## SELECTED EXTRACT
⁂

Im going to get a hold of my mom today and talk to her about putting an offer on monday. At least that would give a couple days till thursday and who knows what can happen. uhg, im just being REALLY hopefull about this.


----------



## travlingypsy (Apr 5, 2008)

Mini update: So we found out the owners are leasing the property to a guy. So they dont have to pay mortgage on 2 properties. Not sure what house he is using right now. But I guess its livable... Im thinking hes cleaning up the place to. At least i hope so. Um my mom wants to keep his lease (if we buy it) that way we still wont have to pay money out of our pocket, the rent will already be paid! And with that extra money saved we can get it fixed up quicker before next summer and have the vacation rentals. But she doeant want to put in an offer until thursday, which I guess is good. I'm trying VERY hard to keep my mind off it so the week will go by fast. :C


----------



## Icrazyaboutu (Jul 17, 2009)

travlingypsy said:


> Iridehorses- Oh, hmmm. Well now im just going to be *burning my bitches* until thursday to find out for sure about it all. And its only saturday!
> 
> Indy- The town is about 1hr and 20 mins from spokane. Its all deserty out there well mixed with hay crops.  Yeah a home inspection would be nice, thanks for the link to! Did you mean this lil cabin? I have no idea what that is, i didnt even see it on the property(that I can remember). But it does look like a tear down.


You mean britches right? that would make a lot more sense. ahaa


----------



## travlingypsy (Apr 5, 2008)

OMG! That is a REALLY bad typo! Ya I ment britches


----------



## churumbeque (Dec 20, 2009)

⁂

## INFORMATION PROVIDED

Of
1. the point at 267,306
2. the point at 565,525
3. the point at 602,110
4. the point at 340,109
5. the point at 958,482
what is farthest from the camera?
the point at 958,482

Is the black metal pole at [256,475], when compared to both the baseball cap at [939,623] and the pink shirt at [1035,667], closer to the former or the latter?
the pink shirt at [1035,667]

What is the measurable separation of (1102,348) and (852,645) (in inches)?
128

⁂

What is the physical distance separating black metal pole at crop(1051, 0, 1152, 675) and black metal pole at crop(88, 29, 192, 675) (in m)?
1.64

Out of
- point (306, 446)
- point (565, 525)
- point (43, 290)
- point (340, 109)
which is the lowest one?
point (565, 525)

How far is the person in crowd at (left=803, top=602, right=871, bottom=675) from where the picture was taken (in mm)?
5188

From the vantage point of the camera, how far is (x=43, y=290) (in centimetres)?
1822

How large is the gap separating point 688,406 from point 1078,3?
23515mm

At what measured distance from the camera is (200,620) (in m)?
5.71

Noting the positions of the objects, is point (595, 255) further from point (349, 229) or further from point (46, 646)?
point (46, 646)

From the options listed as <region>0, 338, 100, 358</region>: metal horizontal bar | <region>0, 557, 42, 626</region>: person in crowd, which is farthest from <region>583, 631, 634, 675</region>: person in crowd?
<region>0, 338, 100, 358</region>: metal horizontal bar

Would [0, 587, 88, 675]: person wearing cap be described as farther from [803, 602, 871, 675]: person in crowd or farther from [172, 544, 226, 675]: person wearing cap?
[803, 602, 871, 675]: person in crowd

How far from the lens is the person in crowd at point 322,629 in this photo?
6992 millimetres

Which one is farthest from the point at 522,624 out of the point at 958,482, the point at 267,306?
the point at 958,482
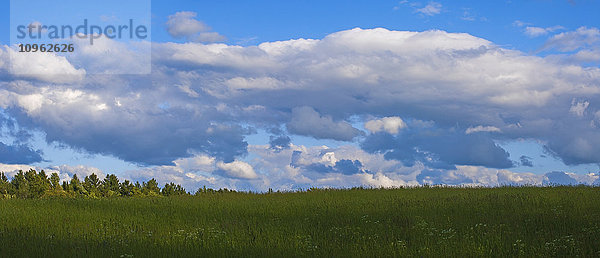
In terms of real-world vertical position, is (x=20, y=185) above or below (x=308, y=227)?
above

⁂

## SET TASKS
a. Answer these questions about the forum thread on buying the property:
(i) Until what day does the mom want to wait before putting in an offer?
(ii) About how far is the town from Spokane?
(iii) What does the mom want to do with the current lease if they buy the place?
b. Carry on the forum thread about buying the property from the point where it stops.
The records were taken from a separate source and are not part of the forum thread.

## EXERCISE RESPONSES
a.
(i) Thursday.
(ii) About 1 hour and 20 minutes.
(iii) Keep it, so the rent will already be paid.

b.
You have alot to consider. You say you are buying a property, you know the amount, you are waiting for loan approval, but you haven't seen it yet? I can see why it is stressful you have to many unknowns. Ist of all you can get a pre approval to get an idea of how much money you are able to borrow but that doesn't mean you can get a loan for that house. Sometimes you cannot make an offer with out a pre approval so maybe that is what you are waiting for. Just because you have a pre approval you can still get turned down on a loan. The next step would be to make an offer conditional on financing and an inspection. If you are doing government financing the house has to be in good condition or they will not loan money on it. If it needs alot of work your weekly rentals will also be limited. I personally would want something nice to rent if I was taking a week vacation on a lake. 129k for 40 acres and 2 houses sounds very inexpensive so it may need more work than you are prepared to take on. Keep us posted and hope it works out.


----------



## travlingypsy (Apr 5, 2008)

I have seen the property. My mom and I took a whole day trip just to see it. Since its 6hrs from where we live now. 
We are waiting until we get pre-approved for the amount to place the offer. Which will be thursday when we find out the exact amount we can afford. And I really think we can qualify for that size of loan. I mean we have 3 incomes on the application. 2 being me and my moms and my grandma co-singed so we have that extra whatever to make it look good on paper.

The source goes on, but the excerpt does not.